The mainstream press ignored McCarthy; the AP did not even report his speech. This treatment McCarthy found intolerable. On August 4 he wrote the editor of every daily newspaper in the country, enclosing the Foerster affidavit, complaining about the AP's lack of interest and noting that "the press coverage of our fight to rid the State Department of Communists left much to be desired." The editors were largely unsympathetic; AP responded that "the senator's statement lacked news value.[2]
But Lattimore was making news in August. Traveling through New England, he accepted the invitation of a friend, William G. Wendell of Portsmouth, New Hampshire, to visit Portsmouth and speak to the guests of the Wentworth-by-the-Sea Hotel after that hotel's regular Sunday night concert on August 27. When this speech was announced, there was an immediate outcry from local McCarthy supporters. The regent of the lo-
cal chapter of the Daughters of the American Revolution and the past president of the New Hampshire Congress of Parent-Teacher Organizations led opposition to the Lattimore appearance.[3]
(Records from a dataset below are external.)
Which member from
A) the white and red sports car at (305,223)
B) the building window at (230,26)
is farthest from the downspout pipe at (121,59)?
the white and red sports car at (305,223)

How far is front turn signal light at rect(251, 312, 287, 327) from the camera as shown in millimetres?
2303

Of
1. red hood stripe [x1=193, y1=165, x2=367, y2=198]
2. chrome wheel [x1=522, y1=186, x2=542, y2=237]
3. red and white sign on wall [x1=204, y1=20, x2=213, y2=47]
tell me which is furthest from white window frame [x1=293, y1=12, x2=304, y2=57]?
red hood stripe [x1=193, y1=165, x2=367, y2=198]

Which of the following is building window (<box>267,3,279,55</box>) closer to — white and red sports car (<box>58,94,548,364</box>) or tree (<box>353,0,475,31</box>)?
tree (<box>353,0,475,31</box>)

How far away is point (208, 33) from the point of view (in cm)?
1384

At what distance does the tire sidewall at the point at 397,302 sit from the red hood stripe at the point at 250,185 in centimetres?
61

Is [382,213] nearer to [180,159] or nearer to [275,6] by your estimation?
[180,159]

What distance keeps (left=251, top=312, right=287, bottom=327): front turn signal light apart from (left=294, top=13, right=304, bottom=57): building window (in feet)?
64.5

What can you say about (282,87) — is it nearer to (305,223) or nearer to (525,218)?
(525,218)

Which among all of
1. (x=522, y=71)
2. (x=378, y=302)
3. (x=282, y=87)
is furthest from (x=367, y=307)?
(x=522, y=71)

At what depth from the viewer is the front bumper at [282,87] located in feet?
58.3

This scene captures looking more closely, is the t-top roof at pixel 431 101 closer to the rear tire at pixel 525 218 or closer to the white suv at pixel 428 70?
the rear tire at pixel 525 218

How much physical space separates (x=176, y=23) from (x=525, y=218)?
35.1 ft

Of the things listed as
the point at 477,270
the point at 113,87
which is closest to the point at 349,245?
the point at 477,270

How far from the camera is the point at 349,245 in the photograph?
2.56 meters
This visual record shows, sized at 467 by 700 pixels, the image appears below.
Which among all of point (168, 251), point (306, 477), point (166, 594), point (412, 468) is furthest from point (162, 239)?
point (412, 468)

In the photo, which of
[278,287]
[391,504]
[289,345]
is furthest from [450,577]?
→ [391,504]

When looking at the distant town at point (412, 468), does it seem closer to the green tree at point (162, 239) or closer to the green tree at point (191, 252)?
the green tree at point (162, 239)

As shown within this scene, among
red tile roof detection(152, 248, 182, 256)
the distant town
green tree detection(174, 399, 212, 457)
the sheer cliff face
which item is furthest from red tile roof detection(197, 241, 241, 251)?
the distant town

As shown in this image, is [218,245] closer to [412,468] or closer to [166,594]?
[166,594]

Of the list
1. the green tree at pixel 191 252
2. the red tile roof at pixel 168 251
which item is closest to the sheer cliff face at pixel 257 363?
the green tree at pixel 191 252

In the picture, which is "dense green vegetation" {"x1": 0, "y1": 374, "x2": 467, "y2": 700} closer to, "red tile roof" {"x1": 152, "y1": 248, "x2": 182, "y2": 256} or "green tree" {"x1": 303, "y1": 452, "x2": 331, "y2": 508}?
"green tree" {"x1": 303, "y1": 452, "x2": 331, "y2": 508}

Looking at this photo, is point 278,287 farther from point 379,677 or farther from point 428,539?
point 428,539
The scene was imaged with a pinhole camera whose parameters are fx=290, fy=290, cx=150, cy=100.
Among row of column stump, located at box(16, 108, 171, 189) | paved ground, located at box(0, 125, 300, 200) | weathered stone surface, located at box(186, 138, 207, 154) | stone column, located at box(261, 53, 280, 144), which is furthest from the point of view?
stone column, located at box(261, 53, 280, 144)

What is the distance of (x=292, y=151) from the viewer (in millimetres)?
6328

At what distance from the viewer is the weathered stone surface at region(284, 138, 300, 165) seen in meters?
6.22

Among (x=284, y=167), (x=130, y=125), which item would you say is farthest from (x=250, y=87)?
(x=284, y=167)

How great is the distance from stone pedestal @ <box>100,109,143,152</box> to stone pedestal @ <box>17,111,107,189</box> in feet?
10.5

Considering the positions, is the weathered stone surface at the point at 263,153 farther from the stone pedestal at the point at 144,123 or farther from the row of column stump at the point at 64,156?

The hotel president, James B. Smith, was taken aback. Not wanting to offend either his guests or the local citizenry, he polled the hotel guests: 121 opposed Lattimore's talk, 89 approved it. Smith canceled, telling the New York Times , "Like the food we serve, it must meet with the approval of the greater percentage of our guests." Mrs. William E. Travis of the local PTA was more assertive: "Just now, with the critical condition of this country, anyone about whom there is any question should not be allowed to speak. I'm just against Communism, that's all." Lattimore was hurt and angry: "I am very sorry that any group of Americans would allow themselves to be panicked into refusing an opportunity for free discussion of subjects that must be openly debated. . .. There is no other democratic process for the spread of information and the formation of opinion."[4]
Four days later McCarthy roused the faithful with a stinging attack on Acheson and his advisers at the Fifty-second Annual Encampment of the Veterans of Foreign Wars in New York. The audience "applauded wildly."[5]
Also in August, Alfred Kohlberg swung into action. He was reading the Tydings committee report and found a statement to the effect that Father Kearney, who wrote the 1949 Columbia article attacking Lattimore, had told the FBI that he, Kearney, "had no direct knowledge of Mr. Lattimore's activities and that the principal source of his information had been Alfred Kohlberg of the American China Policy Association." Kohlberg had met Kearney several times but did not remember discussing Lattimore. Kohlberg fired off an immediate letter to Kearney. Was this true? Had Kearney actually said that to the FBI? Kohlberg would like Kearney to put what he told the FBI in an affidavit and indicate if Kohlberg was free to use it as he saw fit.[6]
Kearney had left Santa Clara University and was on missionary duty in the Philippines. When he got Kohlberg's letter, he was much disturbed. He had been interviewed by two men who claimed to be FBI agents in January, he had thought that anything he said would be kept strictly confidential. He understood them to ask him if he "had any further information on Mr. Lattimore than that contained in the article." He told them no, that they should contact Kohlberg. As Kearney's affidavit reads, "At no time do I recall saying, or intending to say, that most of the matter in the article in question came from Mr. Kohlberg." [7]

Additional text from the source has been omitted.